> _Prompt_
Reproduce every one of the entries below word for word, keeping each line in its original order and form.

> _Data records_
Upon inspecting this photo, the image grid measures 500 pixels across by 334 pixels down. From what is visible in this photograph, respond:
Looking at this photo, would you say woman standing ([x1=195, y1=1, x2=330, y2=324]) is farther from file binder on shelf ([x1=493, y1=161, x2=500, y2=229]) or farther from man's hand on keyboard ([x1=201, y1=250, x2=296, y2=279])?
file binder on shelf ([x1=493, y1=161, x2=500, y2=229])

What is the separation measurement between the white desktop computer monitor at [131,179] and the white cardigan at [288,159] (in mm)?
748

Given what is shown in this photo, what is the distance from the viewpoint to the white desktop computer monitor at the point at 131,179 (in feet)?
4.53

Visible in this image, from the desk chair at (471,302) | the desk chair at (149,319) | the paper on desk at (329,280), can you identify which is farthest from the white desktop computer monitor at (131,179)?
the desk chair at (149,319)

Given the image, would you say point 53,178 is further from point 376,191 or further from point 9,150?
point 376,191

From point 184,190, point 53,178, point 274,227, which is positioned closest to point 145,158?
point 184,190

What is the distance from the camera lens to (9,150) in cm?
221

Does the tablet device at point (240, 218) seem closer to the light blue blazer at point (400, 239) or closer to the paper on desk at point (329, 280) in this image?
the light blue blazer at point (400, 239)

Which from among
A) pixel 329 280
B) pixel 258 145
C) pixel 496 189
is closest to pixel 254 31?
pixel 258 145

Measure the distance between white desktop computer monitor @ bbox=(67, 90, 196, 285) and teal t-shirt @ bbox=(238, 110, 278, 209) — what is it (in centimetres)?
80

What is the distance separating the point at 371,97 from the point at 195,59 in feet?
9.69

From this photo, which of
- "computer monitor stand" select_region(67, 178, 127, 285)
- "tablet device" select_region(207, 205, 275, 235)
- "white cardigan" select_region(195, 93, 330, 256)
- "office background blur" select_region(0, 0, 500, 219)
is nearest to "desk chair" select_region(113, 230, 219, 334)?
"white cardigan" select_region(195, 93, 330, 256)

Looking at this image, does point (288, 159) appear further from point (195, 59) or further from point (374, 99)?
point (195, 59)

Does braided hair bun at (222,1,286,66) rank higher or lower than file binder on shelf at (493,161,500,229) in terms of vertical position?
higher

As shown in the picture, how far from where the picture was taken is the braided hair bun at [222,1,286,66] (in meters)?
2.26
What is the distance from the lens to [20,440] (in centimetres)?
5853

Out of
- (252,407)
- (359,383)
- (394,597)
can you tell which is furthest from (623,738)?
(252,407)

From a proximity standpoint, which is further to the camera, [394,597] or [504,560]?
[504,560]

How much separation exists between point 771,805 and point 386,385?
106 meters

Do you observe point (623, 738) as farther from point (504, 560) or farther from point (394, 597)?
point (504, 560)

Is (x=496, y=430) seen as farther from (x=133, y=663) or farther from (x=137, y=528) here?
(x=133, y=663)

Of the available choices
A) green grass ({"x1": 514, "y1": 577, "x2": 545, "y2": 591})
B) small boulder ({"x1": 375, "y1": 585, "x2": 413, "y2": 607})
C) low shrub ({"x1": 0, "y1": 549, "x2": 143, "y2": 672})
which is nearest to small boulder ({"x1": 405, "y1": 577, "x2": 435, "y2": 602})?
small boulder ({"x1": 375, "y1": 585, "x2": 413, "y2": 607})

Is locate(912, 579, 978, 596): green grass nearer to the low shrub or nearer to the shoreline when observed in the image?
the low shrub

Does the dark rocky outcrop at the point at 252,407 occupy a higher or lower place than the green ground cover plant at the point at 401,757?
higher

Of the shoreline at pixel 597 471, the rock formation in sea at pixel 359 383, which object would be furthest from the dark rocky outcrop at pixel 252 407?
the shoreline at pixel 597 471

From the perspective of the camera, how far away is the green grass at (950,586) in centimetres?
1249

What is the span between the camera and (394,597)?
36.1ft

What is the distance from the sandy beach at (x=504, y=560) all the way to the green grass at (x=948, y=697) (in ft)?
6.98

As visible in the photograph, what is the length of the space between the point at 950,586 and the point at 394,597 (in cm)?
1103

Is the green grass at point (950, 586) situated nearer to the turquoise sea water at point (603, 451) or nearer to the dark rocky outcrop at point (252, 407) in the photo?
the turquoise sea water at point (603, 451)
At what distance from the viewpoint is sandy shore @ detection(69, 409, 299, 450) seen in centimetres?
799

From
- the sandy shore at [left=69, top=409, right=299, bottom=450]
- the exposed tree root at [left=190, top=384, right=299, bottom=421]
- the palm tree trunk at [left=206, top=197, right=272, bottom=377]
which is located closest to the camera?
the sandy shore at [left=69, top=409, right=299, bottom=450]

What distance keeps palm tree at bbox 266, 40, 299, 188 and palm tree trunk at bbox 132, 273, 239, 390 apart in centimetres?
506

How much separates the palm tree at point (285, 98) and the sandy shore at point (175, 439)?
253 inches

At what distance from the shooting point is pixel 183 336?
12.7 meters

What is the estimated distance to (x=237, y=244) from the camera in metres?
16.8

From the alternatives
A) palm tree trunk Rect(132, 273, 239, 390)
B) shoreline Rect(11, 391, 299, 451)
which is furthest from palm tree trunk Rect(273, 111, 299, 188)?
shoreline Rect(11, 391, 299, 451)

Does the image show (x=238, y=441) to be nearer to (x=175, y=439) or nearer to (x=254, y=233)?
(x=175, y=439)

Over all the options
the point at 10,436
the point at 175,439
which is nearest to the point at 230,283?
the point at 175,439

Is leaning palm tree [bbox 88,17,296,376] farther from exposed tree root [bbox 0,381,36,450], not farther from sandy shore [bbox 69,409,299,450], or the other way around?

> _Reply to the task_
Upon inspecting this photo, the image grid measures 500 pixels across by 334 pixels down. From what is visible in this photograph, respond:
Looking at this photo, would you say woman standing ([x1=195, y1=1, x2=330, y2=324]) is farther from file binder on shelf ([x1=493, y1=161, x2=500, y2=229]) or farther from man's hand on keyboard ([x1=201, y1=250, x2=296, y2=279])?
file binder on shelf ([x1=493, y1=161, x2=500, y2=229])

What is the separation measurement between the white desktop computer monitor at [131,179] and the white cardigan at [288,159] (in mm)?
748

Given what is shown in this photo, what is the distance from the viewpoint to the white desktop computer monitor at the point at 131,179 (in feet)?
4.53

Visible in this image, from the desk chair at (471,302) | the desk chair at (149,319) | the paper on desk at (329,280), can you identify which is farthest from the white desktop computer monitor at (131,179)?
the desk chair at (149,319)

Given the image, would you say point 53,178 is further from point 376,191 or further from point 9,150?
point 376,191

From point 184,190, point 53,178, point 274,227, which is positioned closest to point 145,158?
point 184,190

What is the distance from the camera lens to (9,150) in cm?
221

Does the tablet device at point (240, 218) seem closer to the light blue blazer at point (400, 239) or closer to the paper on desk at point (329, 280) in this image?
the light blue blazer at point (400, 239)

Which from among
A) pixel 329 280
B) pixel 258 145
C) pixel 496 189
is closest to pixel 254 31?
pixel 258 145

Measure the distance between white desktop computer monitor @ bbox=(67, 90, 196, 285) and teal t-shirt @ bbox=(238, 110, 278, 209) — what is it (in centimetres)?
80

What is the distance separating the point at 371,97 from the point at 195,59 in feet?
9.69

From this photo, which of
- "computer monitor stand" select_region(67, 178, 127, 285)
- "tablet device" select_region(207, 205, 275, 235)
- "white cardigan" select_region(195, 93, 330, 256)
- "office background blur" select_region(0, 0, 500, 219)
is nearest to "desk chair" select_region(113, 230, 219, 334)?
"white cardigan" select_region(195, 93, 330, 256)

Looking at this image, does point (288, 159) appear further from point (195, 59) or further from point (374, 99)?
point (195, 59)

Does braided hair bun at (222,1,286,66) rank higher or lower than file binder on shelf at (493,161,500,229) in terms of vertical position?
higher

As shown in the picture, how far from where the picture was taken is the braided hair bun at [222,1,286,66] (in meters)?
2.26
What is the distance from the lens to [20,440] (in centimetres)?
5853

Out of
- (252,407)
- (359,383)
- (394,597)
can you tell which is furthest from (623,738)?
(252,407)

From a proximity standpoint, which is further to the camera, [394,597] or [504,560]?
[504,560]

How much separation exists between point 771,805 and point 386,385?
106 meters

Do you observe point (623, 738) as farther from point (504, 560) or farther from point (394, 597)?
point (504, 560)

Is (x=496, y=430) seen as farther from (x=133, y=663) or farther from (x=137, y=528) here?
(x=133, y=663)

Of the available choices
A) green grass ({"x1": 514, "y1": 577, "x2": 545, "y2": 591})
B) small boulder ({"x1": 375, "y1": 585, "x2": 413, "y2": 607})
C) low shrub ({"x1": 0, "y1": 549, "x2": 143, "y2": 672})
which is nearest to small boulder ({"x1": 405, "y1": 577, "x2": 435, "y2": 602})?
small boulder ({"x1": 375, "y1": 585, "x2": 413, "y2": 607})

Is locate(912, 579, 978, 596): green grass nearer to the low shrub or nearer to the shoreline when observed in the image?
the low shrub

Does the dark rocky outcrop at the point at 252,407 occupy a higher or lower place than the green ground cover plant at the point at 401,757?
higher

Of the shoreline at pixel 597 471, the rock formation in sea at pixel 359 383, which object would be furthest from the dark rocky outcrop at pixel 252 407?
the shoreline at pixel 597 471

From the perspective of the camera, how far away is the green grass at (950,586) in centimetres?
1249

What is the span between the camera and (394,597)?
36.1ft

What is the distance from the sandy beach at (x=504, y=560) all the way to the green grass at (x=948, y=697) (in ft)?
6.98

As visible in the photograph, what is the length of the space between the point at 950,586 and the point at 394,597 (in cm)?
1103

Is the green grass at point (950, 586) situated nearer to the turquoise sea water at point (603, 451) or nearer to the dark rocky outcrop at point (252, 407) in the photo?
the turquoise sea water at point (603, 451)
At what distance from the viewpoint is sandy shore @ detection(69, 409, 299, 450) seen in centimetres?
799

From
- the sandy shore at [left=69, top=409, right=299, bottom=450]
- the exposed tree root at [left=190, top=384, right=299, bottom=421]
- the palm tree trunk at [left=206, top=197, right=272, bottom=377]
which is located closest to the camera?
the sandy shore at [left=69, top=409, right=299, bottom=450]

What distance keeps palm tree at bbox 266, 40, 299, 188 and palm tree trunk at bbox 132, 273, 239, 390 apart in centimetres?
506

How much separates the palm tree at point (285, 98) and the sandy shore at point (175, 439)?
253 inches

At what distance from the shooting point is pixel 183 336?
12.7 meters

What is the estimated distance to (x=237, y=244) from the camera in metres?
16.8

From the alternatives
A) palm tree trunk Rect(132, 273, 239, 390)
B) shoreline Rect(11, 391, 299, 451)
which is furthest from palm tree trunk Rect(273, 111, 299, 188)?
shoreline Rect(11, 391, 299, 451)

Does the image show (x=238, y=441) to be nearer to (x=175, y=439) or nearer to (x=254, y=233)?
(x=175, y=439)

Over all the options
the point at 10,436
the point at 175,439
which is nearest to the point at 230,283?
the point at 175,439

Is leaning palm tree [bbox 88,17,296,376] farther from exposed tree root [bbox 0,381,36,450], not farther from sandy shore [bbox 69,409,299,450], or the other way around?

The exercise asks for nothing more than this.